• [INFORMATION GIVEN]:
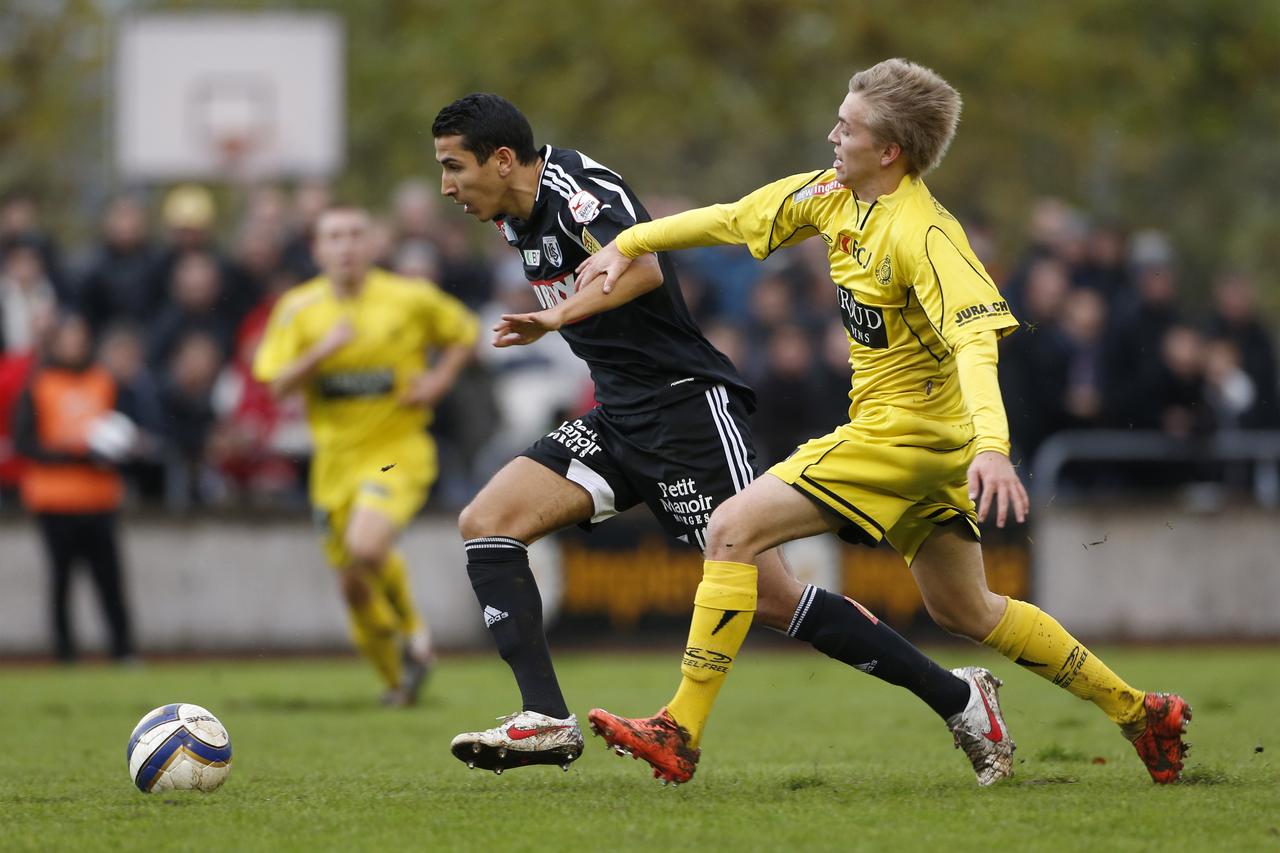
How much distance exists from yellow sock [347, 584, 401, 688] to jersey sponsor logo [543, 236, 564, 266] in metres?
4.13

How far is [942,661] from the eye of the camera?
43.6 feet

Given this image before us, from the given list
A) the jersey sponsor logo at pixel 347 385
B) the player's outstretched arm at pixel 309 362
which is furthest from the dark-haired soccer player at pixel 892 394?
the jersey sponsor logo at pixel 347 385

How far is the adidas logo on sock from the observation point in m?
6.68

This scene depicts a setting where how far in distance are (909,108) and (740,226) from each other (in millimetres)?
680

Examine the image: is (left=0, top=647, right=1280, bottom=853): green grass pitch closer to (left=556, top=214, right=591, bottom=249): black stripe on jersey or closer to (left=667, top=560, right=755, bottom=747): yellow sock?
(left=667, top=560, right=755, bottom=747): yellow sock

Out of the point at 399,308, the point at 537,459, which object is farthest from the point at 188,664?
the point at 537,459

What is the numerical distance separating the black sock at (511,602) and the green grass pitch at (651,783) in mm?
434

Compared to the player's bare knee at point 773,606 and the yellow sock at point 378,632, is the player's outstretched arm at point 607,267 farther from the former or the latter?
the yellow sock at point 378,632

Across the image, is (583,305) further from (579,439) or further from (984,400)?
(984,400)

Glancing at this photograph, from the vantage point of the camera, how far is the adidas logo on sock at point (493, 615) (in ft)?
21.9

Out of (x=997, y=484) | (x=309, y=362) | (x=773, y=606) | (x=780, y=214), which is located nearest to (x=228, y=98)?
(x=309, y=362)

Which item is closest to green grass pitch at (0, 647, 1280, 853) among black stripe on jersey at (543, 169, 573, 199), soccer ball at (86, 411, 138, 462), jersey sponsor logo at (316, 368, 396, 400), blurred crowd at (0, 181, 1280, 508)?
jersey sponsor logo at (316, 368, 396, 400)

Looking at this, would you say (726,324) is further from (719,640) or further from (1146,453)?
(719,640)

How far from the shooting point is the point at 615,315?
677 cm
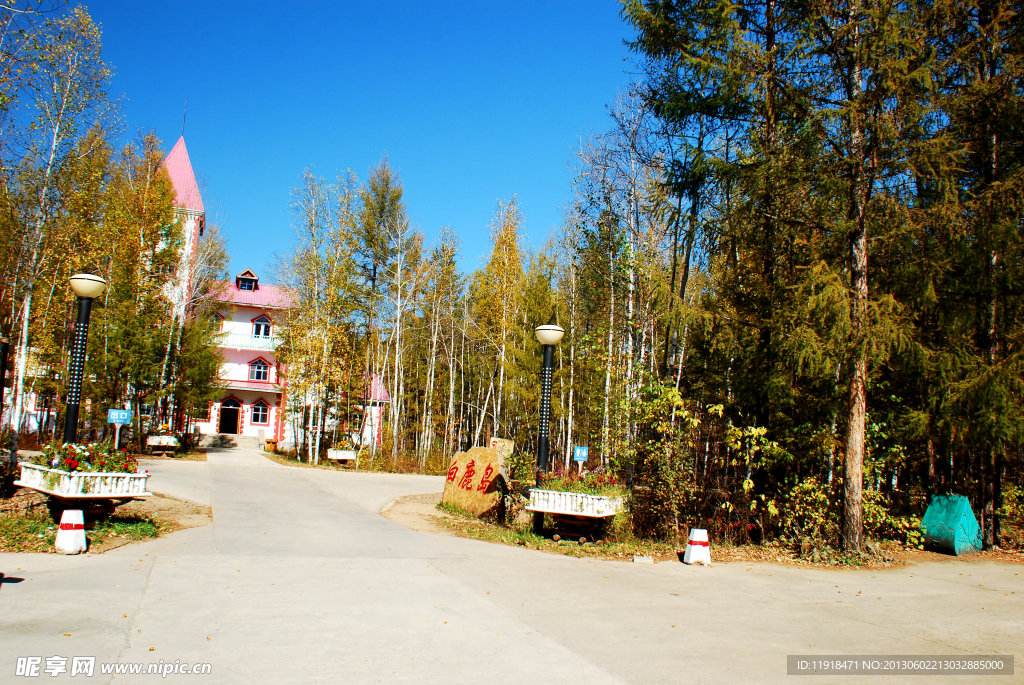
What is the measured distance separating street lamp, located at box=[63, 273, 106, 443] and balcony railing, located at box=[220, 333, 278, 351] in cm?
3035

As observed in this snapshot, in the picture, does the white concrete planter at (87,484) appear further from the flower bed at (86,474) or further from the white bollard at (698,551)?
the white bollard at (698,551)

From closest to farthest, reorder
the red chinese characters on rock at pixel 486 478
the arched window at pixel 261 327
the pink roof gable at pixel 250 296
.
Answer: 1. the red chinese characters on rock at pixel 486 478
2. the pink roof gable at pixel 250 296
3. the arched window at pixel 261 327

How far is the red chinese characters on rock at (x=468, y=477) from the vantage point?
1349cm

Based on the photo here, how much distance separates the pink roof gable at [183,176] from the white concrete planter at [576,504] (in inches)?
1330

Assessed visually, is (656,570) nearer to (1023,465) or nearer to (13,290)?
(1023,465)

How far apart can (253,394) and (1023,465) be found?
38.3 metres

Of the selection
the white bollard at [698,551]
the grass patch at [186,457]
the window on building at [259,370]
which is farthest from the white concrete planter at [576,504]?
the window on building at [259,370]

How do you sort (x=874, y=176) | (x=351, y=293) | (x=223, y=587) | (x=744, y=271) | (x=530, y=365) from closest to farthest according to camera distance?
1. (x=223, y=587)
2. (x=874, y=176)
3. (x=744, y=271)
4. (x=530, y=365)
5. (x=351, y=293)

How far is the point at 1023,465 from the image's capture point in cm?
1268

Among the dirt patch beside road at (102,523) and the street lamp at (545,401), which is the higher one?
the street lamp at (545,401)

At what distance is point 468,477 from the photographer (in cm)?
1359

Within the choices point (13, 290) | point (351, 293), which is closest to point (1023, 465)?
point (351, 293)

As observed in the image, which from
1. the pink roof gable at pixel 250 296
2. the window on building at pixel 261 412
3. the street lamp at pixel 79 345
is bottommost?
the window on building at pixel 261 412

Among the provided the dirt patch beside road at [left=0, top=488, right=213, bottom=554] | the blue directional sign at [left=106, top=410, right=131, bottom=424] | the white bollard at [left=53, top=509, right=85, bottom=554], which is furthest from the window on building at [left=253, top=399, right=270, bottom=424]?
the white bollard at [left=53, top=509, right=85, bottom=554]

• [GOAL]: Return exactly the lines from the line bearing "As observed in the image, which from" to the end of the records, inclusive of both; include no other lines.

• [EXERCISE SOLUTION]:
As observed in the image, which from
1. the pink roof gable at pixel 250 296
2. the window on building at pixel 261 412
3. the street lamp at pixel 79 345
is bottommost?
the window on building at pixel 261 412

Among the provided the dirt patch beside road at [left=0, top=488, right=213, bottom=554] | the blue directional sign at [left=106, top=410, right=131, bottom=424] | the white bollard at [left=53, top=509, right=85, bottom=554], which is furthest from the window on building at [left=253, top=399, right=270, bottom=424]?
the white bollard at [left=53, top=509, right=85, bottom=554]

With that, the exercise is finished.